>> START INPUT RECORDS

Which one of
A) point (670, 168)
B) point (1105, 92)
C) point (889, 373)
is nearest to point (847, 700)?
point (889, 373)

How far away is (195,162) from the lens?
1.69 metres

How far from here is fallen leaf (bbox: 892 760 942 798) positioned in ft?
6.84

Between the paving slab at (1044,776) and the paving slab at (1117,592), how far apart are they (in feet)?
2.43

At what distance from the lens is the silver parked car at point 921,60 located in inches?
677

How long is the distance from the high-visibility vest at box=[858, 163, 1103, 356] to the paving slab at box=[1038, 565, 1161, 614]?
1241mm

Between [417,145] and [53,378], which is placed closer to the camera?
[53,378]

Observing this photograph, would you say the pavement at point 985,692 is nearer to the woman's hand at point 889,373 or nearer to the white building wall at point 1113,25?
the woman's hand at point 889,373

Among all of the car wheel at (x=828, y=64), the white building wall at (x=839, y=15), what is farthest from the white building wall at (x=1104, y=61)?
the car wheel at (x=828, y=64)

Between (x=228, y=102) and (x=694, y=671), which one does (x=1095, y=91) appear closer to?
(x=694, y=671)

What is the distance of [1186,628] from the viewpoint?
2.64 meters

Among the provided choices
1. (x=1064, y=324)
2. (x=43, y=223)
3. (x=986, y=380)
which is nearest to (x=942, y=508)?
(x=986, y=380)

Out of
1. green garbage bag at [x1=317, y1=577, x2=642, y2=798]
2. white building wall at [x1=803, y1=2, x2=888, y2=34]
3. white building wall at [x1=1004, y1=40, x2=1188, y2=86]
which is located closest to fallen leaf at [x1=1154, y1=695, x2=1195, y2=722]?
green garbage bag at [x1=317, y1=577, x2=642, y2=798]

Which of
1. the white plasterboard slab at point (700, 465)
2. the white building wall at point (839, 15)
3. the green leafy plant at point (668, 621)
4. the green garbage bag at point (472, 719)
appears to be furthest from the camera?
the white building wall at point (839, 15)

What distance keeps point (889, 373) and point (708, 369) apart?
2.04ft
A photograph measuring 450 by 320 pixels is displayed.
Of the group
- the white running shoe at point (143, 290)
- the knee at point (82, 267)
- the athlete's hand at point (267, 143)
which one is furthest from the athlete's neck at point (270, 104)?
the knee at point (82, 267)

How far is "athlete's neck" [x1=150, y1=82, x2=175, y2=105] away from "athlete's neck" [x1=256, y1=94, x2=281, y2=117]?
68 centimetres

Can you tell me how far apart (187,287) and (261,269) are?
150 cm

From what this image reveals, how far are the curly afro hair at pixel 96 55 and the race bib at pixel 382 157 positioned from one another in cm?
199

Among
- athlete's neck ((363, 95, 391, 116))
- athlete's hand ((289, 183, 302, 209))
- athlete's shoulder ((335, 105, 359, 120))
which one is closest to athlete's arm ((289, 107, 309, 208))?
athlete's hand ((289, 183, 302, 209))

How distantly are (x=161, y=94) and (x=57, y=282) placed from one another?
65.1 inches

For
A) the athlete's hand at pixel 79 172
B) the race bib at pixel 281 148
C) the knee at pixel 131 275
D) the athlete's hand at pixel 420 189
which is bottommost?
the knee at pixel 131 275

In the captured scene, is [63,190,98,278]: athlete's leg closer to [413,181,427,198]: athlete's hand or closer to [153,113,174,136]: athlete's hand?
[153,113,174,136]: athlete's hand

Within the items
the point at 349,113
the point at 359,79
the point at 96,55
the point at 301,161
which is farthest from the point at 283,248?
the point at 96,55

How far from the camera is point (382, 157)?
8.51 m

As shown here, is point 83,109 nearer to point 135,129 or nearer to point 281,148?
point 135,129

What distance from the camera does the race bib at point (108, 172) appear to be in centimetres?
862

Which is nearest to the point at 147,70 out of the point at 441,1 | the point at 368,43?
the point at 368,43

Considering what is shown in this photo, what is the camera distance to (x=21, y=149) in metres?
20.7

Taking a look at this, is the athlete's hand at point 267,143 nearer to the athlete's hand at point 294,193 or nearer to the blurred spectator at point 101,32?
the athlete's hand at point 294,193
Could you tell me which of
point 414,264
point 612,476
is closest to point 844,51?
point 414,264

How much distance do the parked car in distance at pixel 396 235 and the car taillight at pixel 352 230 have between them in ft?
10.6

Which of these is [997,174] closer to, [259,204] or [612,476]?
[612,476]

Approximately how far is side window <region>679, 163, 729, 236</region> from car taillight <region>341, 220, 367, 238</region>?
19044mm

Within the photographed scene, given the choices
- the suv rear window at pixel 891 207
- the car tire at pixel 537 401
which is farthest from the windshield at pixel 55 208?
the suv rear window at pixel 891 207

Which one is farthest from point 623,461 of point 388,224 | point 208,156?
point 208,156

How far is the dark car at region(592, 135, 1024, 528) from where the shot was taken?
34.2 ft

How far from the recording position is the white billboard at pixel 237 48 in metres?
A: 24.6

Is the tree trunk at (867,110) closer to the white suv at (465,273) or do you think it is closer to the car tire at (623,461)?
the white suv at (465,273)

>> END INPUT RECORDS

THE PROBLEM. Print the material above once more, exactly.

FULL SOLUTION.
Which one of
A) point (670, 168)
B) point (1105, 92)
C) point (889, 373)
is nearest to point (847, 700)?
point (889, 373)

How far away is (195,162) from the lens?
1.69 metres

How far from here is fallen leaf (bbox: 892 760 942 798) positioned in ft?
6.84

Between the paving slab at (1044,776) and the paving slab at (1117,592), how far apart are they (in feet)?
2.43

At what distance from the lens is the silver parked car at point 921,60 located in inches?
677

How long is the distance from the high-visibility vest at box=[858, 163, 1103, 356] to the paving slab at box=[1038, 565, 1161, 614]?
1241mm

Between [417,145] and [53,378], which is placed closer to the camera?
[53,378]

Observing this photograph, would you say the pavement at point 985,692 is nearer to the woman's hand at point 889,373 or nearer to the white building wall at point 1113,25?
the woman's hand at point 889,373

Among all of the car wheel at (x=828, y=64), the white building wall at (x=839, y=15), what is farthest from the white building wall at (x=1104, y=61)?
the car wheel at (x=828, y=64)

Between (x=228, y=102) and (x=694, y=671), which one does (x=1095, y=91) appear closer to?
(x=694, y=671)

What is the distance of [1186,628] from the viewpoint?
2.64 meters

Among the provided choices
1. (x=1064, y=324)
2. (x=43, y=223)
3. (x=986, y=380)
which is nearest to (x=942, y=508)?
(x=986, y=380)

Out of
1. green garbage bag at [x1=317, y1=577, x2=642, y2=798]
2. white building wall at [x1=803, y1=2, x2=888, y2=34]
3. white building wall at [x1=1004, y1=40, x2=1188, y2=86]
which is located closest to fallen leaf at [x1=1154, y1=695, x2=1195, y2=722]?
green garbage bag at [x1=317, y1=577, x2=642, y2=798]

Which of
1. the white plasterboard slab at point (700, 465)
2. the white building wall at point (839, 15)
3. the green leafy plant at point (668, 621)
4. the green garbage bag at point (472, 719)
appears to be furthest from the camera?
the white building wall at point (839, 15)

What distance keeps point (889, 373) and point (708, 369) apart?
2.04ft
A photograph measuring 450 by 320 pixels is displayed.
Of the group
- the white running shoe at point (143, 290)
- the knee at point (82, 267)
- the athlete's hand at point (267, 143)
which one is furthest from the athlete's neck at point (270, 104)?
the knee at point (82, 267)

How far is "athlete's neck" [x1=150, y1=82, x2=175, y2=105] away from "athlete's neck" [x1=256, y1=94, x2=281, y2=117]?
68 centimetres

Can you tell me how far apart (187,287) and (261,269) are?
150 cm

From what this image reveals, how far are the curly afro hair at pixel 96 55 and the race bib at pixel 382 157 positioned from one another in cm?
199

Among
- athlete's neck ((363, 95, 391, 116))
- athlete's hand ((289, 183, 302, 209))
- athlete's shoulder ((335, 105, 359, 120))
which one is closest to athlete's arm ((289, 107, 309, 208))?
athlete's hand ((289, 183, 302, 209))

How distantly are (x=161, y=94) and (x=57, y=282) placed from one another?
65.1 inches

For
A) the athlete's hand at pixel 79 172
B) the race bib at pixel 281 148
C) the knee at pixel 131 275
D) the athlete's hand at pixel 420 189
which is bottommost?
the knee at pixel 131 275

In the captured scene, is [63,190,98,278]: athlete's leg closer to [413,181,427,198]: athlete's hand or closer to [153,113,174,136]: athlete's hand?
[153,113,174,136]: athlete's hand

Within the items
the point at 349,113
the point at 359,79
the point at 96,55
the point at 301,161
which is farthest from the point at 283,248?
the point at 96,55

How far from the camera is point (382, 157)?
8.51 m

As shown here, is point 83,109 nearer to point 135,129 or nearer to point 281,148?
point 135,129

What distance from the camera does the race bib at point (108, 172) appear to be in centimetres?
862

Which is nearest to the point at 147,70 out of the point at 441,1 | the point at 368,43?
the point at 368,43

Considering what is shown in this photo, what is the camera distance to (x=21, y=149) in metres?
20.7

Taking a look at this, is the athlete's hand at point 267,143 nearer to the athlete's hand at point 294,193 or nearer to the blurred spectator at point 101,32?
the athlete's hand at point 294,193
Could you tell me which of
point 414,264
point 612,476
is closest to point 844,51?
point 414,264

How much distance do the parked car in distance at pixel 396 235 and the car taillight at pixel 352 230 have between them in ft?
10.6

Which of these is [997,174] closer to, [259,204] or [612,476]?
[612,476]

Approximately how far is side window <region>679, 163, 729, 236</region> from car taillight <region>341, 220, 367, 238</region>?
19044mm

Within the photographed scene, given the choices
- the suv rear window at pixel 891 207
- the car tire at pixel 537 401
which is farthest from the windshield at pixel 55 208?
the suv rear window at pixel 891 207

Which one is farthest from point 623,461 of point 388,224 | point 208,156?
point 208,156

How far is the dark car at region(592, 135, 1024, 528) from where the shot was taken?
34.2 ft

How far from the recording position is the white billboard at pixel 237 48 in metres?
A: 24.6

Is the tree trunk at (867,110) closer to the white suv at (465,273) or do you think it is closer to the car tire at (623,461)?
the white suv at (465,273)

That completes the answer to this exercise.